======== Provided passage ========
Are You Measuring Your Success With ‘Vanity Metrics’?

The importance of measuring the right thing…

Tom Littler
Jan 20, 2021

In my 9–5, I work as a Product Manager at a tech startup. My job is to make sure that the right stuff gets built, at the right time.

One of the key responsibilities of the job is to measure whether the newest feature you’ve just built was a success or not, to understand this we often turn to metrics. For example, if I’m a PM at Spotify and I just released the ‘Wrapped’ feature, I’d probably measure the success by how many people had shared their year in review.

When using metrics such as this to assess how well a feature has performed we have to be wary of something we call ‘vanity metrics’.

Vanity metrics are metrics that give the impression of success but don’t actually speak to business success. They don’t help you understand your performance, so can’t be used for deciding on future strategies.
========
Requirement A: Copy out the vanity metrics post word for word, in full.
======== Source material ========
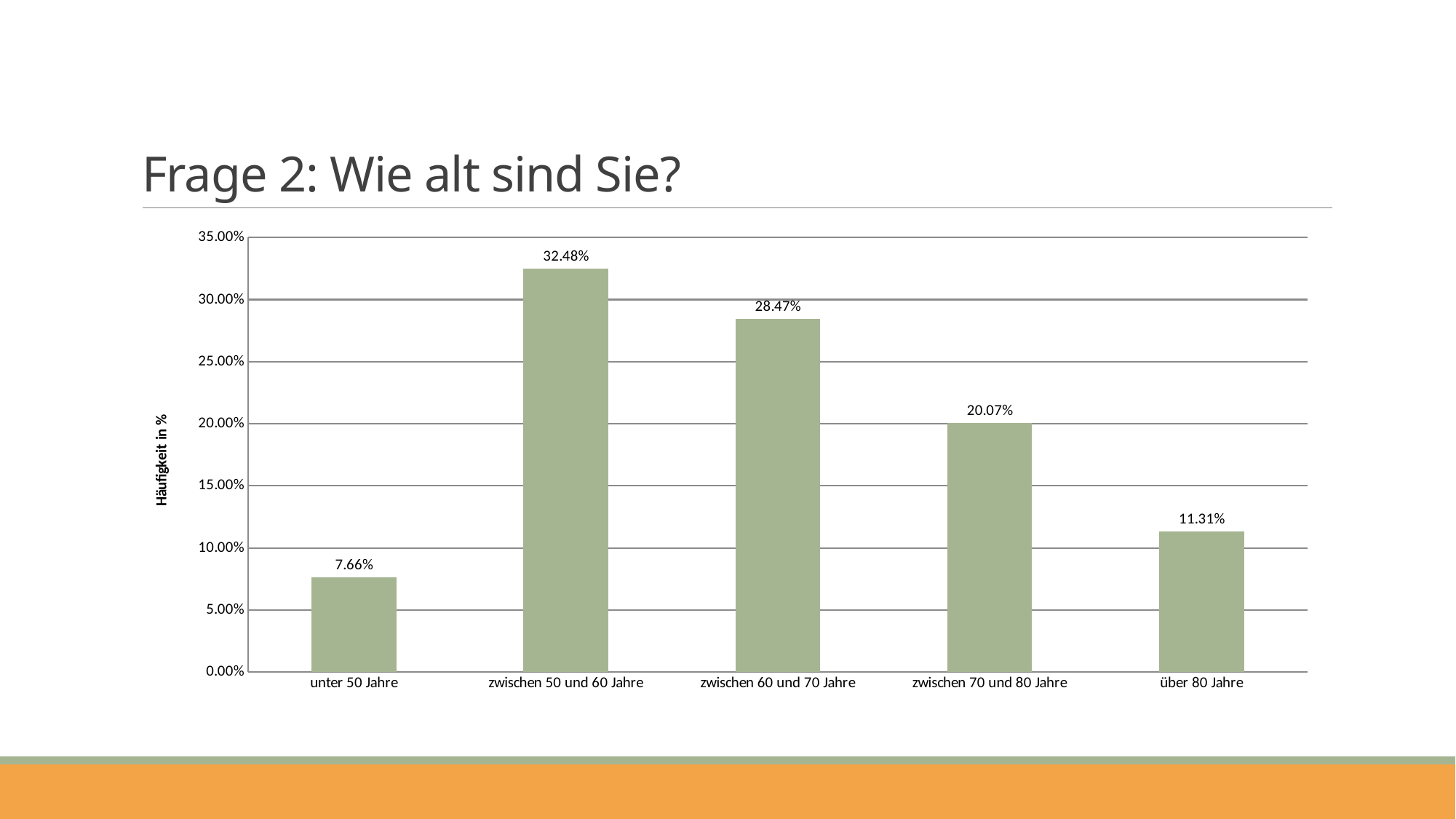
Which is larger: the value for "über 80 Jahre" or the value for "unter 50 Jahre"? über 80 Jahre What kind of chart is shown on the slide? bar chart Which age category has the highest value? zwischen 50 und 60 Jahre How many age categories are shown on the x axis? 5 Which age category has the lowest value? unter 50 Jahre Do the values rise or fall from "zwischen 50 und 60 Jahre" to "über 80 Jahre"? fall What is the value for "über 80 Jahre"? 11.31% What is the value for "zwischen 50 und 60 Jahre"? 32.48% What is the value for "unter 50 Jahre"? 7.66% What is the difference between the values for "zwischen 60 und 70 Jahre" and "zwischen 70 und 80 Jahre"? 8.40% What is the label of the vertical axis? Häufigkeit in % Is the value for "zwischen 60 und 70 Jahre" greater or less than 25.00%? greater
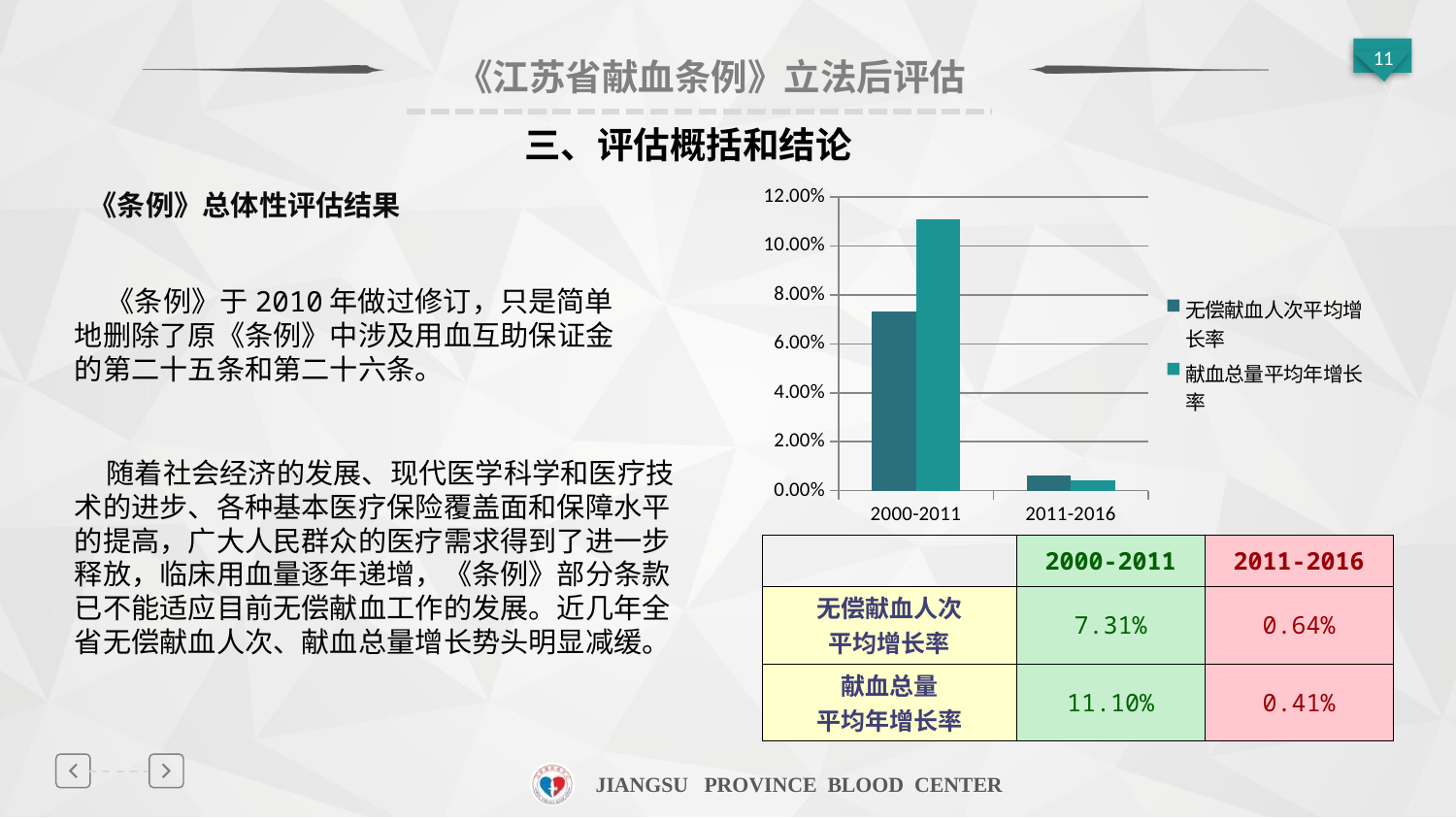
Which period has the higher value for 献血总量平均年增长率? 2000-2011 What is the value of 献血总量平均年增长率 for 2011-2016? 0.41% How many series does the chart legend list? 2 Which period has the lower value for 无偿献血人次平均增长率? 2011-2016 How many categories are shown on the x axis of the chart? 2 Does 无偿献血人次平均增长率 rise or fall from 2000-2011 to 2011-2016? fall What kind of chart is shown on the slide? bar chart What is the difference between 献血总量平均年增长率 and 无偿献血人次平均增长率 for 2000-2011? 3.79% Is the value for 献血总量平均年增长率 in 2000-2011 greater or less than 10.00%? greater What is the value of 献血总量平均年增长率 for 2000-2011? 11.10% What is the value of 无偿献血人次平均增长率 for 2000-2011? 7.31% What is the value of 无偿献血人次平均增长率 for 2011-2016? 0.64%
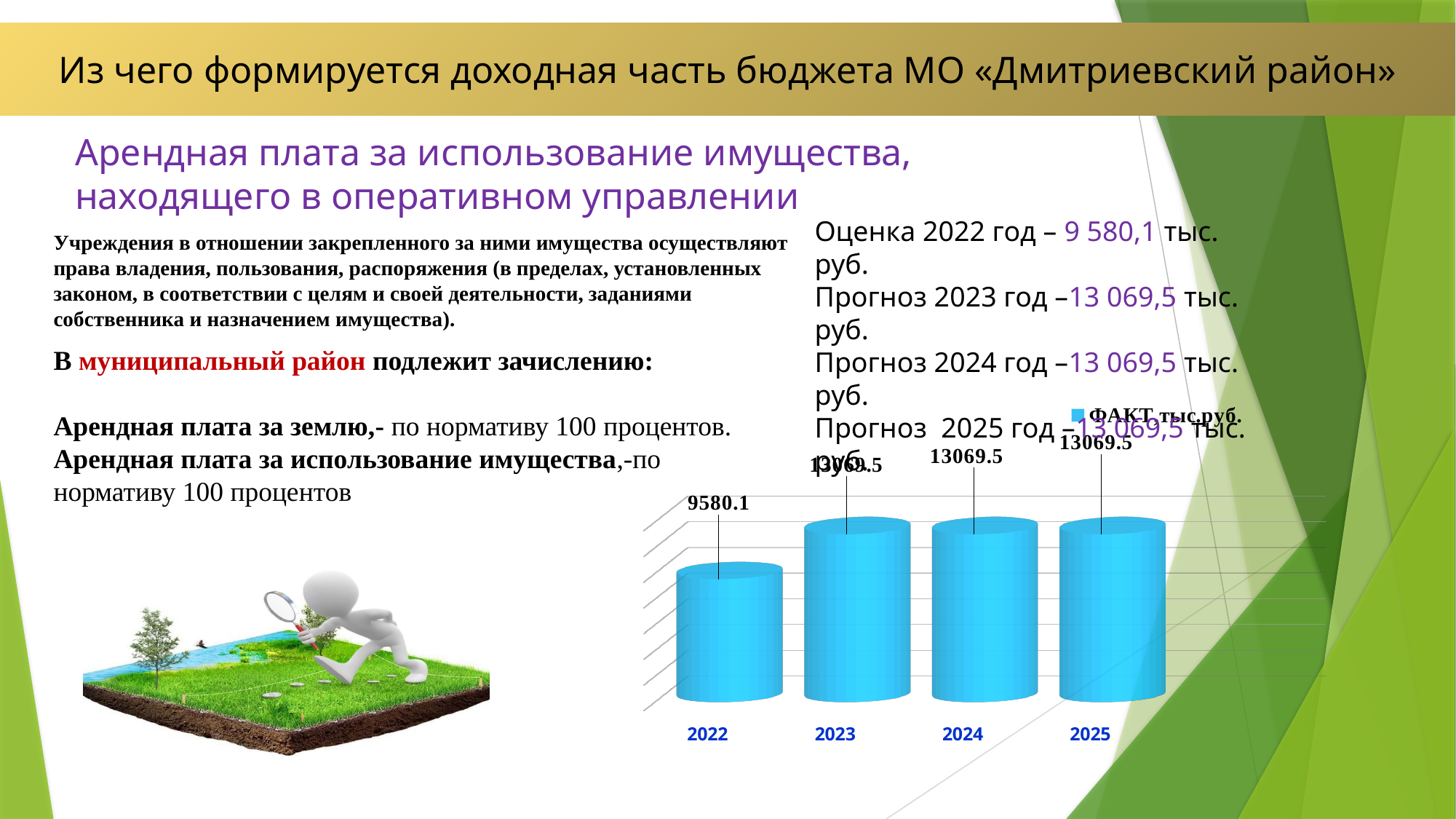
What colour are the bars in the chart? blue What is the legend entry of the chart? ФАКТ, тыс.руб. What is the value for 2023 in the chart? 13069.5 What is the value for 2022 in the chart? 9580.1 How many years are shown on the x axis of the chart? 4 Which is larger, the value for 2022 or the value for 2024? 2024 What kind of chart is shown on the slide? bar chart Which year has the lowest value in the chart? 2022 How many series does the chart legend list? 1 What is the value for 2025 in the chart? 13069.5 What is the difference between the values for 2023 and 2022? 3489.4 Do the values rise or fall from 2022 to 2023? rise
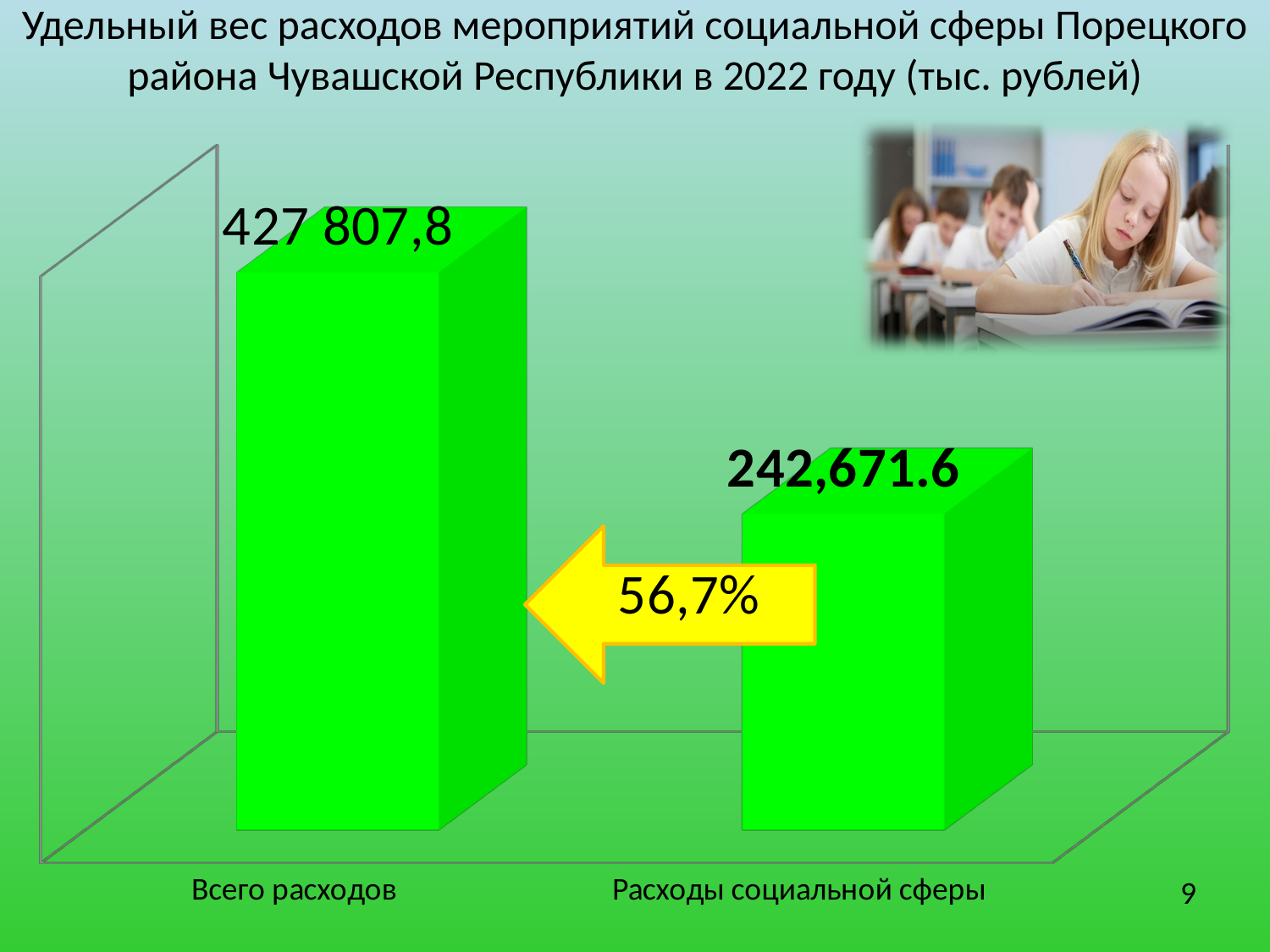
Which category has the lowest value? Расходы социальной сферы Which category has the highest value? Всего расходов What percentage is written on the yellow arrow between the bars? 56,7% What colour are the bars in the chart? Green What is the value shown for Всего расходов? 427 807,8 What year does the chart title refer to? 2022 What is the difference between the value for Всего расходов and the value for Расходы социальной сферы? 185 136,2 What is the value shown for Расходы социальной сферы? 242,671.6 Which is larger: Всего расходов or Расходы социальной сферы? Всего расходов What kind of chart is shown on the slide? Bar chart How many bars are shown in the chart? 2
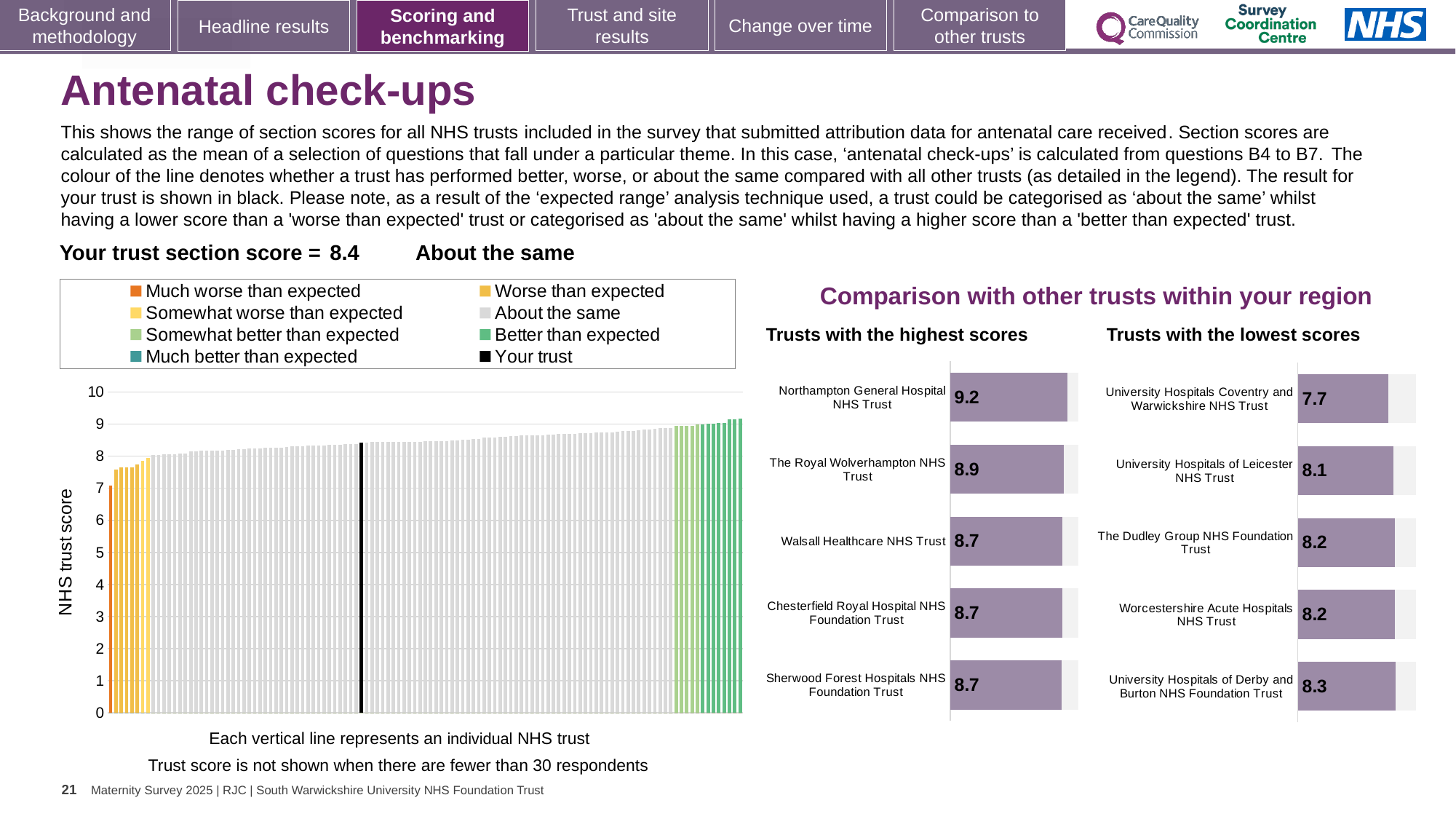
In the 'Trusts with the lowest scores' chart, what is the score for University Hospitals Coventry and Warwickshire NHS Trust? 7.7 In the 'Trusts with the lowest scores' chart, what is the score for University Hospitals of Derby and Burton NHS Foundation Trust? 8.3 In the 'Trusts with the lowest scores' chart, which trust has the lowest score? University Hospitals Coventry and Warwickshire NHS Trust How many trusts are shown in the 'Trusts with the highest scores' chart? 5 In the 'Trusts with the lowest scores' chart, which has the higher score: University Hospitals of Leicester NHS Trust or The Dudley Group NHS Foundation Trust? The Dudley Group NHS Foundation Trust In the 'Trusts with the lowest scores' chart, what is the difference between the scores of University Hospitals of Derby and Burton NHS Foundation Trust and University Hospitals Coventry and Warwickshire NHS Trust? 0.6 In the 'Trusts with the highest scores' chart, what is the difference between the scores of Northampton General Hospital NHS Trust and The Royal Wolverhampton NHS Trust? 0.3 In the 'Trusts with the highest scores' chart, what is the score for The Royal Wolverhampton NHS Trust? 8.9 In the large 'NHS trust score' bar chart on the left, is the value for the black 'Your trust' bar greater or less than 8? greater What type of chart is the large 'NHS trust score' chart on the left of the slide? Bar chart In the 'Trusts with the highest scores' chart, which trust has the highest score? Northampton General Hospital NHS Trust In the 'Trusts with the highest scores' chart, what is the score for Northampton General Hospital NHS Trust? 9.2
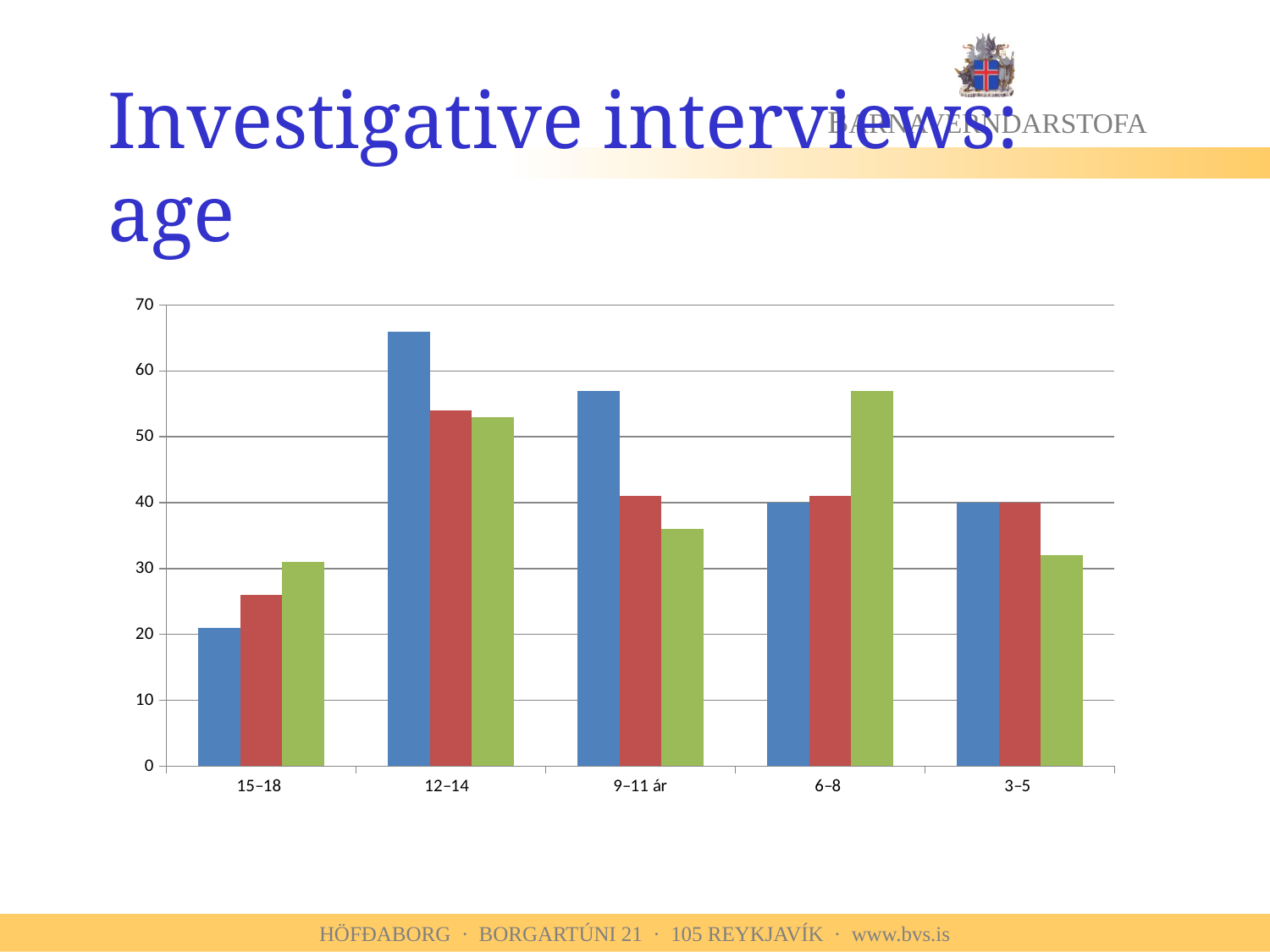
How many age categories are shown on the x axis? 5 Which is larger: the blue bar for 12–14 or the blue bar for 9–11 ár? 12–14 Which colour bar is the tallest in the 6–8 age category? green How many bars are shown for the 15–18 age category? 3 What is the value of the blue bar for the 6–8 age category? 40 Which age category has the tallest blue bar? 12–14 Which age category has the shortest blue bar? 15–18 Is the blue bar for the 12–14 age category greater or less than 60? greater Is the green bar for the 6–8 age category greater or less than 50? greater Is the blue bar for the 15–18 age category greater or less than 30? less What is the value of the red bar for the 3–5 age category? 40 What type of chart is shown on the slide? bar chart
========
Requirement B: From the entries, pull out every line from the very first one through the line that has "Which period has the higher", including both ends, and copy them exactly. Leave out any pictures.

Written reply A:
Are You Measuring Your Success With ‘Vanity Metrics’?

The importance of measuring the right thing…

Tom Littler
Jan 20, 2021

In my 9–5, I work as a Product Manager at a tech startup. My job is to make sure that the right stuff gets built, at the right time.

One of the key responsibilities of the job is to measure whether the newest feature you’ve just built was a success or not, to understand this we often turn to metrics. For example, if I’m a PM at Spotify and I just released the ‘Wrapped’ feature, I’d probably measure the success by how many people had shared their year in review.

When using metrics such as this to assess how well a feature has performed we have to be wary of something we call ‘vanity metrics’.

Vanity metrics are metrics that give the impression of success but don’t actually speak to business success. They don’t help you understand your performance, so can’t be used for deciding on future strategies.

Written reply B:
Which is larger: the value for "über 80 Jahre" or the value for "unter 50 Jahre"? über 80 Jahre What kind of chart is shown on the slide? bar chart Which age category has the highest value? zwischen 50 und 60 Jahre How many age categories are shown on the x axis? 5 Which age category has the lowest value? unter 50 Jahre Do the values rise or fall from "zwischen 50 und 60 Jahre" to "über 80 Jahre"? fall What is the value for "über 80 Jahre"? 11.31% What is the value for "zwischen 50 und 60 Jahre"? 32.48% What is the value for "unter 50 Jahre"? 7.66% What is the difference between the values for "zwischen 60 und 70 Jahre" and "zwischen 70 und 80 Jahre"? 8.40% What is the label of the vertical axis? Häufigkeit in % Is the value for "zwischen 60 und 70 Jahre" greater or less than 25.00%? greater
Which period has the higher value for 献血总量平均年增长率? 2000-2011 What is the value of 献血总量平均年增长率 for 2011-2016? 0.41% How many series does the chart legend list? 2 Which period has the lower value for 无偿献血人次平均增长率? 2011-2016 How many categories are shown on the x axis of the chart? 2 Does 无偿献血人次平均增长率 rise or fall from 2000-2011 to 2011-2016? fall What kind of chart is shown on the slide? bar chart What is the difference between 献血总量平均年增长率 and 无偿献血人次平均增长率 for 2000-2011? 3.79% Is the value for 献血总量平均年增长率 in 2000-2011 greater or less than 10.00%? greater What is the value of 献血总量平均年增长率 for 2000-2011? 11.10% What is the value of 无偿献血人次平均增长率 for 2000-2011? 7.31% What is the value of 无偿献血人次平均增长率 for 2011-2016? 0.64%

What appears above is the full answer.